## Task set
**A)** Please repeat a passage of the piece on club sports word for word, starting at "Do you currently" and ending at "least 700 students.".
**B)** Answer these from the piece on club sports:
(i) How many club sport athletes does it say the campus has?
(ii) Which sport does it name as one where walk-ons are especially possible?
(iii) Which sport did the writer not know existed before arriving at Middlebury?

## Selected text
------

On Club Sports and Student Interests

By Guest Contributor

Do you currently play a club sport? Have you ever tried one out? I think a typical experience of many students on this campus, if they are not of the 300+ club sport athletes, is that they tried a club sport for a day or two, and found it wasn’t for them. I would estimate that the number of people who have ever tried or participated in a club sport (even for a brief period of time) is at least 700 students.

Politically, we have seen much discussion about accessibility on this campus. What is accessibility? Are all facilities accessible? On a less quantifiable level, are experiences and organizations on campus accessible for people of all backgrounds? These questions become very prevalent when examining the nature of athletics at Middlebury. The athletic center is not an accessible place for many students. On a base level, it is populated by people who seem to already be physically fit and absolutely beautiful. A girl on my freshman hall once quipped that Midd made her want to “run 4 miles with full makeup on.” Gymtimidation is not the only factor, however. Some gym facilities, like the squash courts or the hockey arena, remain inaccessible to those whose who were not fortunate enough to learn how to use these facilities adequately. I, for one, did not know about the existence of squash until I arrived at Middlebury.

Beyond facilities, varsity sports are decidedly not-accessible. Before the start of the year, coaches plan and assemble the majority of their teams. There is the remote possibility of walk-ons, especially in sports like track, but this is not a prevalent phenomenon. As a consequence, the fitness center often feels segregated. Non varsity athletes generally use the cardio machine areas and the weight room, while varsity athletes use those areas and seemingly everything else. Intramural teams will certainly use the turf in the field house or the basketball courts, but always scheduled around the practice times of varsity squads. This is not a knock against varsity athletes, but it is important to acknowledge that the foundation of varsity athletics is inaccessibile. To remain competitive, sports like lacrosse need people who already know how to play and are physically fit. If you want to learn how to play lacrosse, or master tennis, or swim competitively, tough luck.

------

## Available data
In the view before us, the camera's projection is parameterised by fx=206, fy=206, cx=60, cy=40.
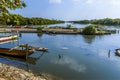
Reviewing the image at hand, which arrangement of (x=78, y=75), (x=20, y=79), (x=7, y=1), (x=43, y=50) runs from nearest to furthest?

------

## Solved problems
**A)**
Do you currently play a club sport? Have you ever tried one out? I think a typical experience of many students on this campus, if they are not of the 300+ club sport athletes, is that they tried a club sport for a day or two, and found it wasn’t for them. I would estimate that the number of people who have ever tried or participated in a club sport (even for a brief period of time) is at least 700 students.

**B)**
(i) 300+
(ii) Track
(iii) Squash